A new report released by the Canadian Society for Medical Laboratory Science (CSMLS) warns that a shortage of medical laboratory technologists will result in longer waiting times for test results and impede physicians’ ability to diagnose and treat their patients. Approximately half of Canada’s medical laboratory technologists will be eligible to retire within the next ten years. Canada is not producing a sufficient number of new graduates to replace those who will retire due to cutbacks in medical laboratory technology training programs in the 1990s. The report predicts that the shortage will peak at a time when demand for medical testing is expected to increase due to aging of Canada’ s population.

'The literature suggests that approximately 85 per cent of all diagnostic decisions made by physicians are based on laboratory results,' says CSMLS executive director Kurt Davis. 'A shortage of medical laboratory technologists will increase turnaround times for test results and have a negative impact on the quality of diagnostic testing, especially if employers resort to using unqualified personnel.'

'The report, Medical Laboratory Technologists National Human Resources Review – Nation-wide Alert,' repeats earlier calls on federal and provincial governments to take immediate steps to rebuild the education system for medical laboratory technologists in Canada. At least 300 new training positions will be required within the next decade. Mr. Davis says that funding for new training positions is only part of the solution to a much larger problem. 'Not only do we need additional training program positions in almost every province, we need to ensure that those positions are filled. That’s why we are recommending a national campaign to recruit young people into careers in medical laboratory science,' says Davis.

The risk of a severe shortage is greatest in Nova Scotia where there is no training program for medical laboratory technologists. 'We are extremely concerned about the situation in Nova Scotia and urge the government to take immediate steps to establish a training program,' says Mr. Davis.

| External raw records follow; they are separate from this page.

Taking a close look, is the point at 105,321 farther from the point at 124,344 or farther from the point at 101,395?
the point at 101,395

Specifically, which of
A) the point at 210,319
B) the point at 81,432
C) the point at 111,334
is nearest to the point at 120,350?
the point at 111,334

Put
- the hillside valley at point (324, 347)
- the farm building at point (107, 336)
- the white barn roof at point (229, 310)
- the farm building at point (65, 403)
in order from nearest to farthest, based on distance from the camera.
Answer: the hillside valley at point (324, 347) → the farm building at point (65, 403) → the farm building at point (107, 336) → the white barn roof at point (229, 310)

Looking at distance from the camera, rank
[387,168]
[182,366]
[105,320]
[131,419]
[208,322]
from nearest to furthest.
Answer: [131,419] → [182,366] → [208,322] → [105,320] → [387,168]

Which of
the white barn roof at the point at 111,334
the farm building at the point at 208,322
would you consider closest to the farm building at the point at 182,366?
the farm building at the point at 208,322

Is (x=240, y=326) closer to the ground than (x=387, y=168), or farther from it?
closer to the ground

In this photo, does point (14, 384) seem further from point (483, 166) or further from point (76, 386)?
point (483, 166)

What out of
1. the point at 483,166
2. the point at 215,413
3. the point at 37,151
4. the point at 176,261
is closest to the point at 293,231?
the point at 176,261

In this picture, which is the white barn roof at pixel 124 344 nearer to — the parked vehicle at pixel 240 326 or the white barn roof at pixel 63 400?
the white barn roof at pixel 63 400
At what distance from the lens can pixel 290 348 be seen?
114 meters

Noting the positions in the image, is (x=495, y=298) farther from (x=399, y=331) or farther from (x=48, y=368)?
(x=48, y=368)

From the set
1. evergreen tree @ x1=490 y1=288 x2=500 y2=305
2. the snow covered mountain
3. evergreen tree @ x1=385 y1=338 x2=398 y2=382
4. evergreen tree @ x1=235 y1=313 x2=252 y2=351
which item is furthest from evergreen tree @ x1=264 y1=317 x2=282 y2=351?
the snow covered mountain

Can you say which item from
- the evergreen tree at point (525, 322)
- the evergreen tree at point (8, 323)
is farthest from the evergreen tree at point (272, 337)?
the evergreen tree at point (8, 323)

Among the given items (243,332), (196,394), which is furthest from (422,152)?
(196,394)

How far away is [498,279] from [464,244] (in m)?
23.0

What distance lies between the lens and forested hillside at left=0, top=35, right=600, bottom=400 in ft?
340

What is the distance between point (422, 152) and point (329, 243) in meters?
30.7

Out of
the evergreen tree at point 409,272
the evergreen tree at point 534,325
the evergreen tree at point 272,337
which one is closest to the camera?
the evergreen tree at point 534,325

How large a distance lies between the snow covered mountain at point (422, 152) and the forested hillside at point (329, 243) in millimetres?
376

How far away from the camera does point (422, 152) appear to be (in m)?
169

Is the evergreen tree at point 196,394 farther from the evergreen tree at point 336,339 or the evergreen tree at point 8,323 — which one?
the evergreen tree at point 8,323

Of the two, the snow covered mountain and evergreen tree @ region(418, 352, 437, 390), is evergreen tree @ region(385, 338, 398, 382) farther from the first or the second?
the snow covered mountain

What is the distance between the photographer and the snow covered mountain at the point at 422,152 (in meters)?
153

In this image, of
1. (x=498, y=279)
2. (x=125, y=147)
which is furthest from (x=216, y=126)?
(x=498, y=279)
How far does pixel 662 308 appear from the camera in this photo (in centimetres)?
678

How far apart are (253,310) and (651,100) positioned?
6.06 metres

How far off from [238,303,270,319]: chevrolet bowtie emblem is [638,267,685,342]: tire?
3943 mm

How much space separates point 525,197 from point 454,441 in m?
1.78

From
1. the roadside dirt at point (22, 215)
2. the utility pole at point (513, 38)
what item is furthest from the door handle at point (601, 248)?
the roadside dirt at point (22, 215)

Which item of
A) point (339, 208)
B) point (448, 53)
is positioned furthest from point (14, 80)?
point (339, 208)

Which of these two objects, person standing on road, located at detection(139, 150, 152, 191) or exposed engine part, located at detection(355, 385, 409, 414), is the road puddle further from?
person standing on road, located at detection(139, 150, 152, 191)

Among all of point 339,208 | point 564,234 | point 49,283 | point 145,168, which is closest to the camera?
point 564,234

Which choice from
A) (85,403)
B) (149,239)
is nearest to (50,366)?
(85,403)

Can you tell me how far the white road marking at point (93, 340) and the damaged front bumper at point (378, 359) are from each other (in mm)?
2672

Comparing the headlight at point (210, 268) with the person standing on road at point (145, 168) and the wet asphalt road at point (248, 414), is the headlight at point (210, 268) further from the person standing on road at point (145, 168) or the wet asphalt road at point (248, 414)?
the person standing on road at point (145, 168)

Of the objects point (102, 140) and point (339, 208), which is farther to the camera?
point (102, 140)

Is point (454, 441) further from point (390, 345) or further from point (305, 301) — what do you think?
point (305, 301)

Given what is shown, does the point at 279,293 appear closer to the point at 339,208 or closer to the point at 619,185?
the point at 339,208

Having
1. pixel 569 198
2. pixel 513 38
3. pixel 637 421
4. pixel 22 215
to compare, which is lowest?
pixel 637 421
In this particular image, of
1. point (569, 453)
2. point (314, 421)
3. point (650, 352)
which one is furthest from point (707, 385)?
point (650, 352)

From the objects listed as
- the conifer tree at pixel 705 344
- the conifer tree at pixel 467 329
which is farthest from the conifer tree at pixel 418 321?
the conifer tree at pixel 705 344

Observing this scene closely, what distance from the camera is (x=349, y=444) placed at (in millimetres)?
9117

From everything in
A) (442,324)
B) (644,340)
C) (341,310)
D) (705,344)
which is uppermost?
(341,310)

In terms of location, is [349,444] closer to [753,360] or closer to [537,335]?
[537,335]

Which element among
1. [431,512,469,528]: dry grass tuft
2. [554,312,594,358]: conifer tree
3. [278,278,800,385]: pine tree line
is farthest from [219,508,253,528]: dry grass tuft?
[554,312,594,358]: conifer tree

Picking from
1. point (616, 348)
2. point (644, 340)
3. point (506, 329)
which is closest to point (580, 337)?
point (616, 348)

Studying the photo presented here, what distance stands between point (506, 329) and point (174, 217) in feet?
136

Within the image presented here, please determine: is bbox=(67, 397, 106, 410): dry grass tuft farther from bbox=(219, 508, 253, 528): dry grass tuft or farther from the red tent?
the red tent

Other recommendations include:

  • establishment of a new training program in British Columbia
  • establishment of at least two new training programs in Ontario, one of which should be located in the North
  • doubling of training positions in existing programs in British Columbia, Ontario, Saskatchewan and Manitoba
  • careful monitoring of the human resource supply in Alberta, New Brunswick, Newfoundland and Quebec. Adjustments in the number of training programs will likely be required due to the increased demand for medical testing by an aging population.
  • additional training positions for PEI students in neighboring Atlantic training programs

CSMLS has been warning governments about the human resource shortage since 1998. A report commissioned in 1999 by the Advisory Committee on Health Human Resources – a federal-provincial advisory group—predicted a shortage of medical laboratory technologists within five to ten years. It made three key recommendations:

  • establishment of a national data base to identify the scope of the problem and define the short- and long-term needs
  • coordination and sharing of labour market information to help determine accurate projections at least three to five years in advance
  • coordination and sharing of educational program information to ensure that a sufficient number of positions are available to train future medical laboratory technologists

In May 2001, CSMLS published its first comprehensive human resources report, Medical Laboratory Technologists National Human Resources Review - A Call for Action. The report urged the federal government to take action on the recommendations made by the ACHHR and to develop an integrated human resources plan for all health care disciplines. Mr. Davis says that while some progress has been made, it has been slow and limited in scope. 'Shortages are going to occur in all health care disciplines. Federal and provincial governments must work together to ensure that Canada has a sufficient number of qualified professionals to meet the health care needs of Canadians.'

CSMLS is the national certifying body for medical laboratory technologists and a voluntary professional association for medical laboratory professionals – Canada’s third largest group of health care providers.